Summary and Contributions: This paper propose to adopt the technique in the RL literature (e.g. TRPO and PPO) for RL-based TextGANs. Specifically, the paper propose to apply probability ratio clipping that regularizes generator training to prevent excessively large updates, and a sample re-weighting mecha8 nism that stabilizes discriminator training by downplaying bad-quality fake samples. The paper provides convergence analysis and empirically evaluates the proposed methods on benchmark datasets.
Strengths: The proposed methods are well motivated and have good theoretical foundations by connecting the RL literature with GAN training from a variational perspective. The theoretical deviation of the proposed method makes sense to me. The paper evaluates the proposed method on three different tasks and shows promising results.

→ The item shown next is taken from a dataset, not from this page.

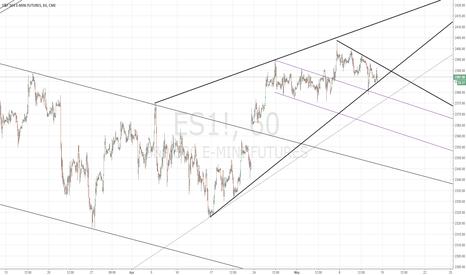 ES1!: /ES Ascending wedge...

Weaknesses: (1) The novelty of the proposed method is not very significant given the method is already established in the RL community. (2) The experimental setting (e.g. model architecture) needs to be described more in detail (now they seem to be included in the appendix). (3) For text generation experiments, it is important to include human evaluation results for the quality of generated sentences because corpus level BLEU score is not an accurate metric for sentence quality. It is also helpful to include some text examples generated by the proposed method and compared baselines in the Appendix. (4) The improvement on text generation task and style transfer task seems not very significant. (5) For text generation experiments, the author used the implementation of RelGAN, it is worth specify whether the paper uses the same hyperparameter as RelGAN(100) or RelGAN(1000). Also, is the WGAN-GP baseline based on the same architecture and hyperparameter?
Correctness: The methods and claims are correct.
Clarity: The paper is overall well written.
Relation to Prior Work: The relation with prior work is clearly discussed.
Reproducibility: Yes
Additional Feedback: Missing citation: Self-Adversarial Learning with Comparative Discrimination for Text Generation ICLR 2020, Zhou W, Ge T, Xu K, et al. == posted after author response == I have read the authors' response and other reviews. The authors' response has addressed some of my concerns. I tend to maintain my initial score.
Summary and Contributions: The authors proposed a new variational GAN training framework with two components including probability ratio clipping and a sample re-weighting mechanism that enjoys superior training stability.
Strengths: 1. A new variational GAN training framework. 2. A probability ratio clipping is to regularize generator training to prevent excessively large updates. 3. A sample reweighting mechanism is to stabilize discriminator training by downplaying bad-quality fake samples. 4. A theoretical analysis on the convergence of their approach.
Weaknesses: 1. This paper is not well written in multiple places. There are many typos and inaccurate wordings throughout the paper. 2. The authors overclaim their theoretical analysis. My point is that the arguments in Section 3.4 cannot ensure the convergence of Algorithm 1. 3. It is unclear how to choose some key tuning parameters, such as $\epsilon$. 4. The key steps in algorithm 1 is not clear.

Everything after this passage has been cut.